BEGIN
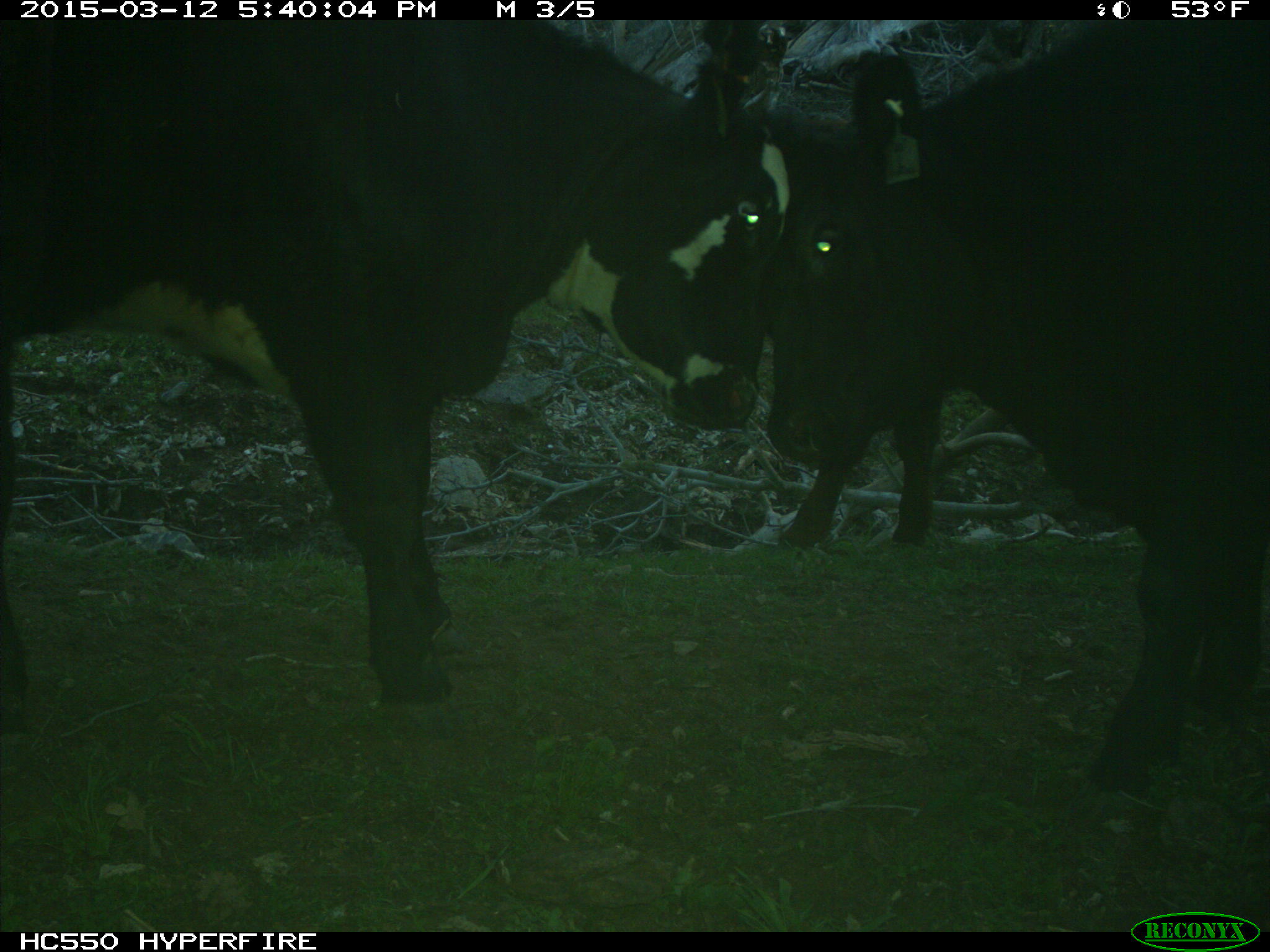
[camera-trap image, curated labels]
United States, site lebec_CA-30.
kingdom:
END
ABOUT THIS TASK: Every line of the listing above is to be retyped exactly, but the pictures are to be dropped.

YOUR SOLUTION:
[camera-trap image, curated labels]
United States, site lebec_CA-30.
kingdom:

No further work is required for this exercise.